Tegorocznym zwycięzcą został szwajcarski zespół EPFL Xplore, reprezentujący Politechnikę Federalną w Lozannie, który uzyskał najwyższy wynik punktowy, imponując jury precyzją i innowacyjnością swojej konstrukcji. Na drugim miejscu znaleźli się zawodnicy STAR Dresden e.V., reprezentujący Uniwersytet Techniczny w Dreźnie, a trzecie miejsce zajęli gospodarze – ekipa AGH Space Systems z Akademii Górniczo-Hutniczej.
Misje na ziemskim Marsie
Zadania, z którymi zmierzyły się drużyny, inspirowane były rzeczywistymi wyzwaniami, przed którymi na co dzień stają specjaliści z agencji kosmicznych.
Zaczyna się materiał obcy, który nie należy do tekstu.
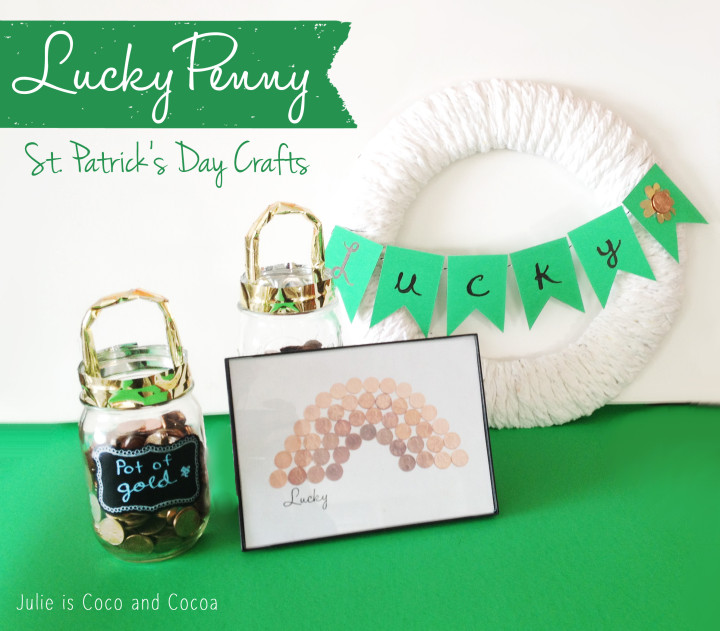 St. Patrick's Day Crafts and Decorations - Lucky Penny Crafts for St. Patrick's Day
Roboty musiały samodzielnie badać teren, pobierać i zabezpieczać próbki do analiz astrobiologicznych, przeprowadzać precyzyjne prace serwisowe, a nawet pracować z dronami przy poszukiwaniu obiektów w trudnym terenie. To test zarówno technologii, jak i zdolności pracy zespołowej.
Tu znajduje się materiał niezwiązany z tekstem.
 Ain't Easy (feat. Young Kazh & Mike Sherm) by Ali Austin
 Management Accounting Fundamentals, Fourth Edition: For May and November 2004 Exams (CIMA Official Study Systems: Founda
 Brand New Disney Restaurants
– Zawody były niezwykle wyrównane, a ich poziom rośnie z roku na rok. To przyjemność obserwować w jaki sposób kształcimy kolejne pokolenia inżynierów – zarówno wśród tych, którzy biorą udział w zawodach, jak i wśród najmłodszych widzów. ERC jest jedynym wydarzeniem w Europie, które łączy środowiska akademickie, inżynierów i przemysł kosmiczny z szeroką publicznością. Nasza impreza już na stałe wpisała się w kalendarz branży kosmicznej i stała się przestrzenią, w której nauka, technologia i edukacja spotykają się w praktyce – opowiada Łukasz Wilczyński, prezes Europejskiej Fundacji Kosmicznej, organizator ERC.
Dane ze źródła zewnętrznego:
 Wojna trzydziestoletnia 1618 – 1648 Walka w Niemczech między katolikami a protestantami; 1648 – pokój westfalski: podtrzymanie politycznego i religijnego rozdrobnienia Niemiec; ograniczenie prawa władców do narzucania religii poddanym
Nauka, pasja i biznes w jednym miejscu
ERC to nie tylko zawody łazików. Wydarzeniu towarzyszyła konferencja popularnonaukowa, w tym roku podzielona na trzy bloki tematyczne: Ziemia, Księżyc i Kosmos. Publiczność mogła wysłuchać ekspertów z ESA, CBK PAN, ispace Europe oraz przedstawicieli wielu firm technologicznych. Poruszono m.in. tematy gospodarki o obiegu zamkniętym, misji programu Artemis, medycyny kosmicznej i cyfrowej, a także planowanych na 2026 r. misji na Międzynarodową Stację Kosmiczną.
Dla wszystkich poszukiwaczy nowinek technologicznych i pasjonatów astronomii, niezależnie od wieku i poziomu wiedzy, czekała naukowa strefa wystawców — przestrzeń pełna eksperymentów naukowych, warsztatów edukacyjnych oraz pokazów robotów czy druku 3D. ERC jest również miejscem spotkań branżowych — firmy oraz start-upy nawiązują tu kontakty z partnerami, mogą dowiedzieć się też jak pozyskać finansowanie dla swoich projektów. Dzięki temu wydarzenie co roku staje się miejscem spotkania nauki, biznesu i szerokiej publiczności.